T Berg,1 B Moller,1 H Trinh,2 S Chan,3 P Marcellin,4 E Suarez,5 A Snow-Lampart,6 D Frederick,6 D Oldach,6 J Sorbel,6 K Borroto-Esoda,6 and F Rousseau6 1Berlin, Germany; 2San Jose, CA, USA; 3Flushing, NY, USA; 4Clichy, France; 5Sevilla, Spain; 6Gilead Sciences, Inc., Durham, NC, USA
 
AUTHOR CONCLUSIONS
 
In patients with incomplete viral suppression on ADV (most with prior/current LAM use), TDF and FTC/TDF were well tolerated and achieved complete viral suppression in 81% of patients at week 48
 
Virologic response was independent of pre-existing ADV- or LAM-associated mutations but dependent upon adherence to study medication (s)
 
Evaluation beyond 1 year is necessary to determine if FTC/TDF or TDF monotherapy is the preferred treatment strategy in this heavily pretreated population
 
INTRODUCTION
 
Virologic response to adefovir (ADV) is variable and a significant proportion of ADV treated patients showed persistent viremia on treatment.
 
Tenofovir disoproxil fumarate (TDF) has been shown to be superior to ADV in two large clinical trials of HBV-infected patients who were primarily na•ve to prior treatment.
 
In previous pilot studies, TDF also demonstrated significant efficacy in patients with persistent viremia on ADV therapy. 1,2
 
Emtricitabine (FTC) has activity against HBV and HIV. Fixed-dose combination of TDF and FTC is licensed for inclusion in HIV treatment regimens.
 
1 Van Bommel F et al. Hepatology 2006;44:318-325; 2 Tan et al. J Hepatol 2008;
 
Objectives
 
Primary objective: a comparison of treatment strategies
- Compare the antiviral activity of
· Monotherapy with TDF 300 mg QD [with option to switch to FTC 200 mg + TDF 300 mg QD combination therapy after 24 weeks for subjects with confirmed persistent HBV replication (HBV DNA > 69 IU/mL)],
 
versus
 
· Fixed-dose combination of FTC 200 mg + TDF 300 mg QD for 48 weeks in HBV-infected patients with persistent HBV replication on ADV 10 mg QD for at least 6 months
 
Secondary objective:
- To evaluate the safety and tolerability of TDF versus FTC/TDF
 
Methods
 
Key eligibility criteria
- 18-69 years of age
- HBeAg positive or negative
- Currently treated with ADV 10 mg QD (for ≥ 24 weeks but ≦ 96 weeks); concomitant and past treatment with lamivudine permitted
- HBV DNA ≥ 172 IU/mL (1000 copies/mL) (Roche Cobas TaqMan Assay, lower limit of quantification 29 IU/mL <169 copies/mL>)

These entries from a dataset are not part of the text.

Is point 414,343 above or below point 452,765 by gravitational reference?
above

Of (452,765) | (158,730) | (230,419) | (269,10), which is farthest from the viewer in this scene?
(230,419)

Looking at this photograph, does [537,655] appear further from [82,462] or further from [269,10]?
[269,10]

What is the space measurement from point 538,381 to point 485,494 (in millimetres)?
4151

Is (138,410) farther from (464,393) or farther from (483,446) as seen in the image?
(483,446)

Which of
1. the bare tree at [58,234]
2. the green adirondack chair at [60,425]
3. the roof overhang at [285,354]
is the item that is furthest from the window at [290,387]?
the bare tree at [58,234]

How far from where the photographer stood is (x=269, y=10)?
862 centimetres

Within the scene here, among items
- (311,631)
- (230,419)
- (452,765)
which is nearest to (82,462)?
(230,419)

- ALT levels < 10 _ the upper limit of normal (ULN)
- Compensated liver disease; no evidence of HCC
- No co-infection with HCV, HIV, or HDV
 
Assessments:
- HBV DNA evaluated on Weeks 1, 2, 3, 4, 6, 8 and 12; and every 12 weeks thereafter
- Serum chemistry, hematology, and urinalysis were evaluated every 4 weeks through Week 24 and every 12 weeks thereafter
- HBeAg and HBsAg testing every 12 weeks
- HBV DNA measured using Roche COBAS TaqMan assay (LLOQ=29 IU/mL;169 copies/mL)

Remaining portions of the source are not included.